The decision to start Robinson is indicative of Richardson's
ability to get the most out of his team. The coach had not been
impressed with the Hogs' performance against North Carolina A&T, a
game in which the Razorbacks held a mere 72-68 advantage with 9:01 to
go against a trillion-to-one-shot team that had the worst record
(16-13) of any of the tournament's 64 teams. Down the stretch against
the Aggies, Robinson contributed mightily, and he played with a
passion that Richardson found lacking in some of his Hogs. ''He was
the only guy showing any enthusiasm,'' Richardson said, and as a
reward Robinson started in place of Dwight Stewart against
While Richardson may not have seemed too concerned about X's and
O's in Oklahoma City, he thought he needed an XXL to bang with the
Hoyas.

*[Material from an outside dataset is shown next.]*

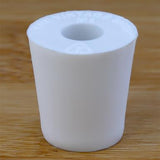 White rubber bottle stopper with hole on a wooden background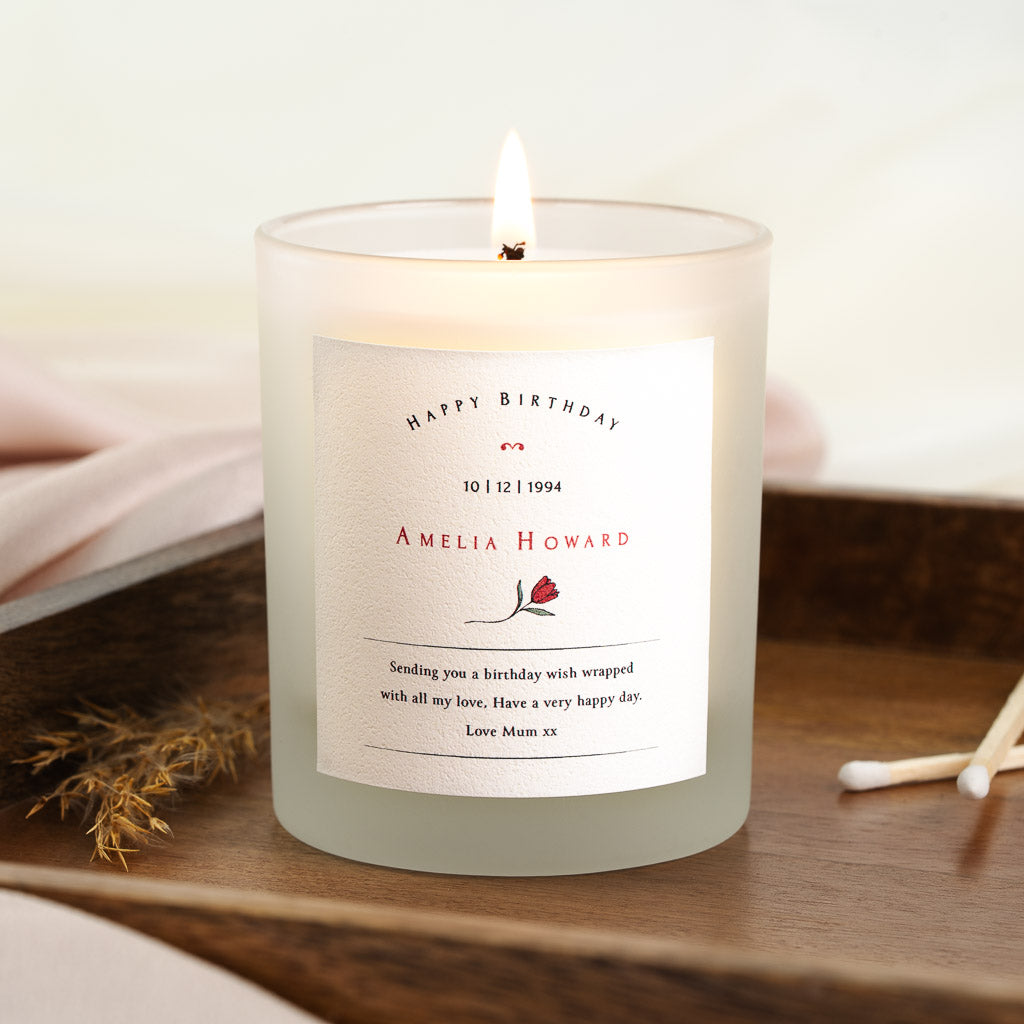 Personalised birthday candle with a red tulip beneath the name in red capitals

So he deployed Robinson, Williamson and Stewart in what he
calls his ''treetops'' lineup for most of the second half, and the
Hogs held Georgetown's vaunted center, Othella Harrington, to nine
points and a season-low three rebounds. The ejection of Reid shrunk
the Hoyas and made his strategy even more effective, but Thompson
found no fault with McDaniel's elbow and the resultant altercation,
even if it hindered his chances to win the game. ''When you have a
prize as big as the one we're trying to get, emotions will fly,'' he
said. ''We're not here to penalize kids, we're here to teach. Nothing
happened from then on, so it shows the refs handled it properly.''
Richardson was clearly satisfied with the Hogs' performance after
their lackluster opener. ''I'm like Columbo,'' he said afterward.
''There are many ways to skin a cat. Our style of play is running,
but Georgetown is a very physical ball club. We don't attack the
glass well at times because we're so spread out trapping. So I wanted
to take advantage of the glass attack.''
For the Razorbacks, attack was a word to describe their play
against Georgetown. The fight now was truly on.